▼

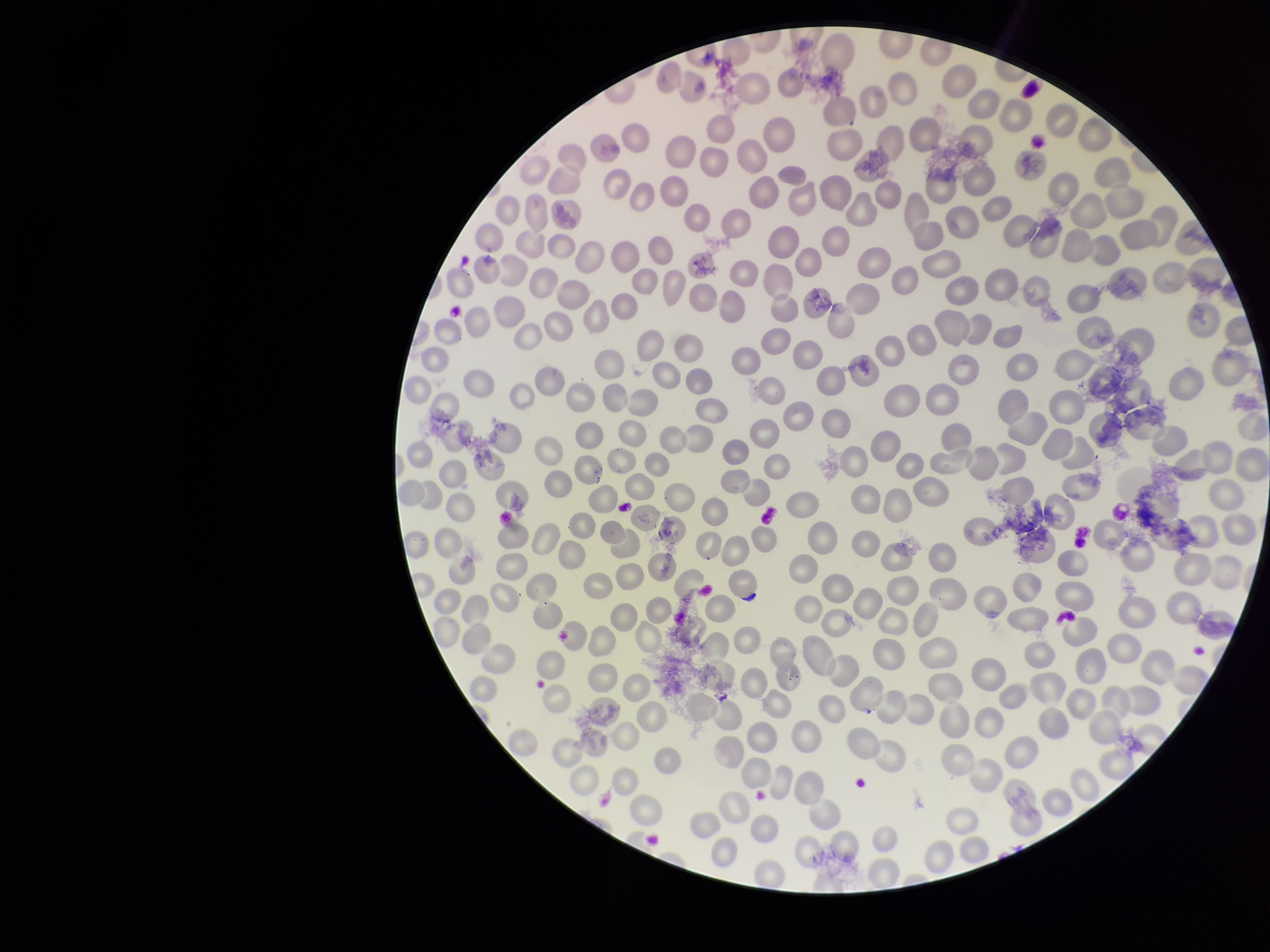
Summary:
  - Parasitized red blood cell count: 0
  - Patient malaria status: negative
  - Preparation: thin smear
  - Red blood cell count: 283
  - Image size: 1270×952 pixels
  - Parasitized red blood cells: none seen
  - Stain: Giemsa
  - Field of view: single
  - Capture: smartphone photograph through the microscope eyepiece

▲

# WHAT THIS TASK INVOLVES
The records above are to be restated word for word, excluding all pictures.

# EXERCISE SOLUTION
Summary:
  - Parasitized red blood cell count: 0
  - Patient malaria status: negative
  - Preparation: thin smear
  - Red blood cell count: 283
  - Image size: 1270×952 pixels
  - Parasitized red blood cells: none seen
  - Stain: Giemsa
  - Field of view: single
  - Capture: smartphone photograph through the microscope eyepiece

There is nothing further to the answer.